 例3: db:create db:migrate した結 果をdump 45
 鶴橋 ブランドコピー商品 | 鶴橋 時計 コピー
--
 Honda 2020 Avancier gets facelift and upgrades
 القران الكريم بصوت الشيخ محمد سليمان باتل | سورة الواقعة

• [Task directions]: Working from the records above, write out verbatim only the lines from the line containing "例3: db:create db:migrate した結 果をdump 45" through the line containing "鶴橋 ブランドコピー商品 | 鶴橋 時計 コピー".

• [Answer to this exercise]:
 例3: db:create db:migrate した結 果をdump 45
 鶴橋 ブランドコピー商品 | 鶴橋 時計 コピー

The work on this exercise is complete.